Unexpected Grief

I took one last deep yoga breath before stepping into Inksanity Tattoo Company on Friday night.

The emotions and adrenaline pumping through my body in that moment felt so familiar.

The nerves, the huge pit in my stomach, the uncertainty. They were all the same feelings as I set foot in the hospital’s labor and delivery wing the day we had to say goodbye to Bella 2 years ago.  I tried to focus on how this would be a piece of cake compared to losing her. Even still, I was worried about the design. And about the pain. And about the change my body would undergo forever.

Then, just as the nurses at the hospital were able to put me at ease during Bella’s birth, the kind staff and artists at Inksanity knew just the words to say to make me feel comforted. My artist was prepared with print outs of the inspiration images I had sent and then I waited as she worked her magic. So much waiting. It felt like hours when it was really only minutes.

After only one revision there is was. Her rose. Bella’s rose.

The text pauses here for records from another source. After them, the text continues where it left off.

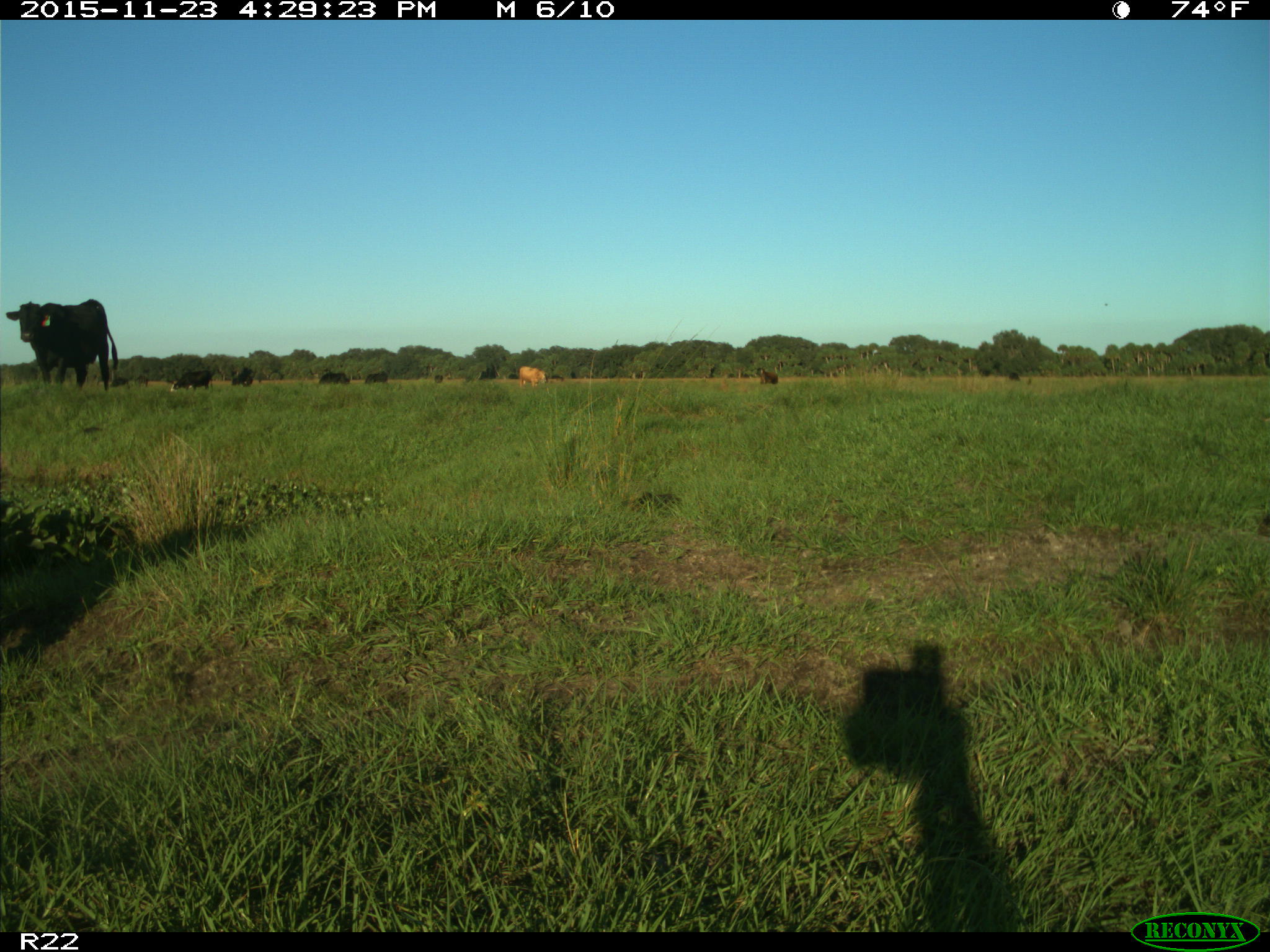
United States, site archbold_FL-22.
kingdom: Animalia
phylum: Chordata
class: Mammalia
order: Artiodactyla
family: Bovidae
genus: Bos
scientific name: Bos taurus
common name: domestic cow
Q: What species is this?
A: Bos taurus (domestic cow).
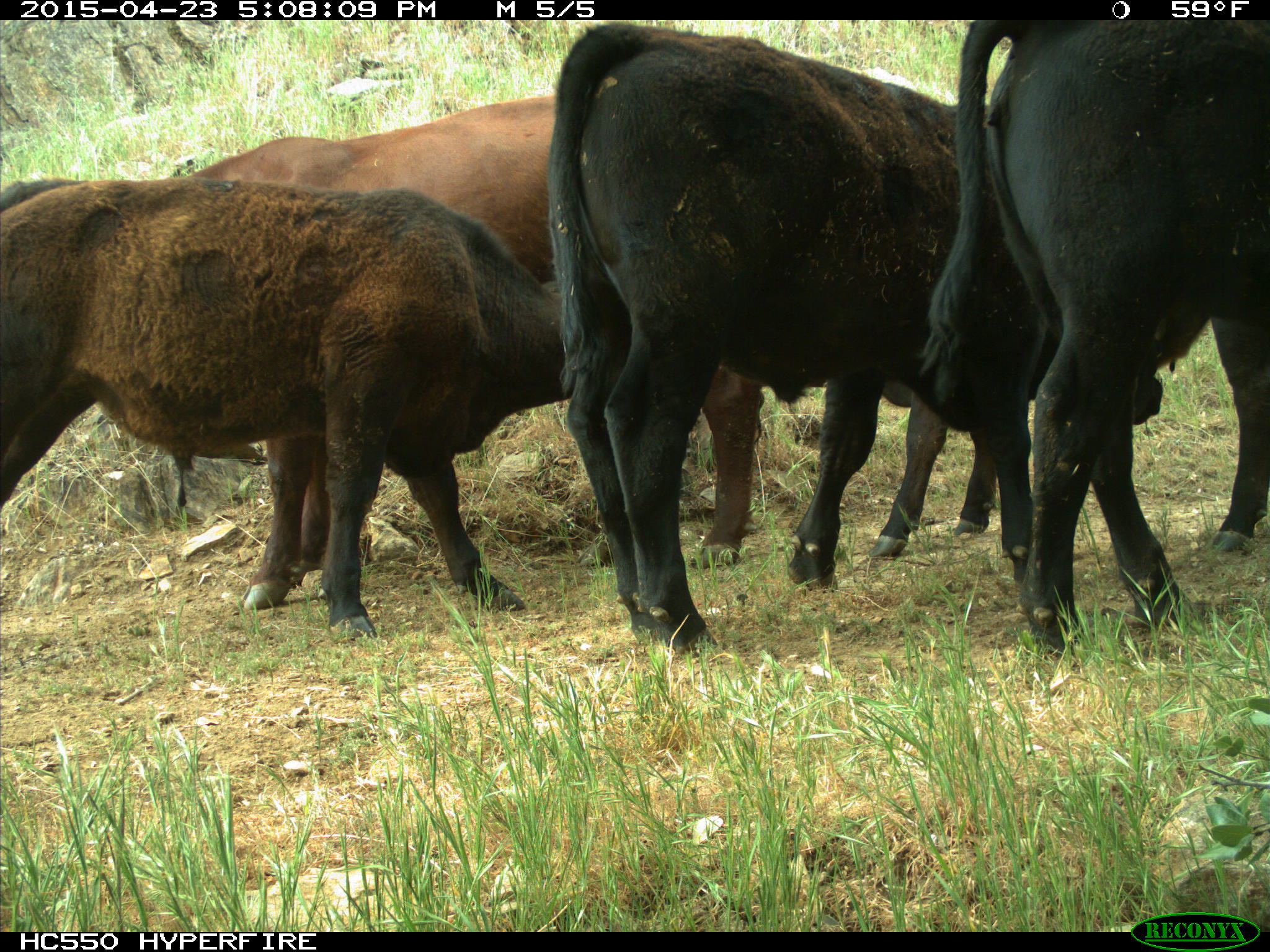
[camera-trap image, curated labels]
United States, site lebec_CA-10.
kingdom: Animalia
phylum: Chordata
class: Mammalia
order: Artiodactyla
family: Bovidae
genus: Bos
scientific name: Bos taurus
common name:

It was bigger than I had initially planned. But Bella’s legacy has been bigger than I ever imagined it would become, so bigger in the end felt better.

More waiting.

As she prepped needles, and ink, and drawings, and tables I held Brendan’s hand and remembered. And worried about the pain I was about to undergo.

My mantra: “This can’t hurt as much as birthing your dead child”.

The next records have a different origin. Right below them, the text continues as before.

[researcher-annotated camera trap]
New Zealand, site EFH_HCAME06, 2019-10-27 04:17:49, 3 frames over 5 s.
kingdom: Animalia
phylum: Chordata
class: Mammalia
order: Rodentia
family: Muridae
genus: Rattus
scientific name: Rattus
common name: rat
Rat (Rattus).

And sure enough it didn’t.

But oh my goodness, the low low low I felt after it was over. I wasn’t expecting. I thought I’d feel this immense sense of closure. A chapter of her story closed. Instead, I felt emotionally drained, cold, tired, sad, and uncertain. I kept looking at my wrist mourning her and not celebrating her. I couldn’t sleep that night. There was anxiety. Panic.

It was if I had been transported right back to 2 years ago. It was the exact same cycle. I was grieving the loss of her. I was grieving the “loss” of my body. Those same stages of grief sneaking in again.

Denial. Anger. Bargaining. Depression.

And Acceptance.

Maybe that’s what I was subconsciously looking for through this whole experience. To re-live those emotions. Because now two days later I am in love with my art. I am in love with my wrist. And I am so happy that I now get to carry my girls Bella and Brielle Rose with me each and every day.